Task instructions
From the entries below, retype only the lines from the one with "Researchers investigated whether" through the one with "The NDM mouse", exactly as written.

Material for this task
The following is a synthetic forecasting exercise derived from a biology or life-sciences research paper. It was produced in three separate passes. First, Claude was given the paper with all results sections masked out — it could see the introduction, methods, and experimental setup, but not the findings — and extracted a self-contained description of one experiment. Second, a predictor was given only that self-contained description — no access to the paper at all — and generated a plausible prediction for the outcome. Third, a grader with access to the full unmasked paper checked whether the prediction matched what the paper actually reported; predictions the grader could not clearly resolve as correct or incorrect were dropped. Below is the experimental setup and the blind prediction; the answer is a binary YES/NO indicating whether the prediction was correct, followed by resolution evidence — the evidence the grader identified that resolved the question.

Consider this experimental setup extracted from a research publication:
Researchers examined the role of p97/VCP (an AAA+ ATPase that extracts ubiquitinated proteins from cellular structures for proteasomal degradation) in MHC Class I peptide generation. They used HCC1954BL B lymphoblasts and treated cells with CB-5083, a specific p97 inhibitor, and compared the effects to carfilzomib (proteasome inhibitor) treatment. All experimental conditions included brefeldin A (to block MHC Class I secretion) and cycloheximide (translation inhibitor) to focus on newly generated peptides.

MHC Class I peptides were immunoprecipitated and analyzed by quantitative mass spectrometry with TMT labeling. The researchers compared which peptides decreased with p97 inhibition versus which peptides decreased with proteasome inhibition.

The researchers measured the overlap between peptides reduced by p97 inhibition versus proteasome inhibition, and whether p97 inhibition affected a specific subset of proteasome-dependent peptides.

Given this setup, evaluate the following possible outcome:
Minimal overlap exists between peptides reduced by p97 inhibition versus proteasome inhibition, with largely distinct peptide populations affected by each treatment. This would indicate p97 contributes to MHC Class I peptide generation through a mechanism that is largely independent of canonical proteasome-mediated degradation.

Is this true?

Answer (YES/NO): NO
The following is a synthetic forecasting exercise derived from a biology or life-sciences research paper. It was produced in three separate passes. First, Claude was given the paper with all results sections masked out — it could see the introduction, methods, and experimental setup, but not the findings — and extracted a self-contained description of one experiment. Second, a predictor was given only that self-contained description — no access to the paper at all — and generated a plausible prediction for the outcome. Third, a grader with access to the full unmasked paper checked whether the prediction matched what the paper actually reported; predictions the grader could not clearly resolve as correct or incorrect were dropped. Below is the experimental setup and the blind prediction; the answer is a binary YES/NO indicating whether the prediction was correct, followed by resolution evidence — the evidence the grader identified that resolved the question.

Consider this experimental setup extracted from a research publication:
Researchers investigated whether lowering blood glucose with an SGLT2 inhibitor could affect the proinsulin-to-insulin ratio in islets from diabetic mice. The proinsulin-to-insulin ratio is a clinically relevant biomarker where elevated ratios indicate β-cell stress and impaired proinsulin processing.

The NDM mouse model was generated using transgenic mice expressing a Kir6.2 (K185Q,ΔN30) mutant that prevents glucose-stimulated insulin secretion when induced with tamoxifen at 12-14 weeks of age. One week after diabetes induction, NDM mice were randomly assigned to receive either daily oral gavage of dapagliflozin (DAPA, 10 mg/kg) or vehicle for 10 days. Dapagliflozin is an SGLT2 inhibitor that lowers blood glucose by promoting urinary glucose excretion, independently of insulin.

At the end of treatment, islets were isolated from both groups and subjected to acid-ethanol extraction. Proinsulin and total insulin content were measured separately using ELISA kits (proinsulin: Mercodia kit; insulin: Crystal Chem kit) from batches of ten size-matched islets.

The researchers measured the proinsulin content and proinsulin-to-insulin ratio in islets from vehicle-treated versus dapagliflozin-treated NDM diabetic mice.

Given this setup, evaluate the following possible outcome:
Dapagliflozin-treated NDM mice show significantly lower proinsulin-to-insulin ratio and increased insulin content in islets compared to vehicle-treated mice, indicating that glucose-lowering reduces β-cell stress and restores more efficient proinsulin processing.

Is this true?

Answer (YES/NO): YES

Written answer
Researchers investigated whether lowering blood glucose with an SGLT2 inhibitor could affect the proinsulin-to-insulin ratio in islets from diabetic mice. The proinsulin-to-insulin ratio is a clinically relevant biomarker where elevated ratios indicate β-cell stress and impaired proinsulin processing.

The NDM mouse model was generated using transgenic mice expressing a Kir6.2 (K185Q,ΔN30) mutant that prevents glucose-stimulated insulin secretion when induced with tamoxifen at 12-14 weeks of age. One week after diabetes induction, NDM mice were randomly assigned to receive either daily oral gavage of dapagliflozin (DAPA, 10 mg/kg) or vehicle for 10 days. Dapagliflozin is an SGLT2 inhibitor that lowers blood glucose by promoting urinary glucose excretion, independently of insulin.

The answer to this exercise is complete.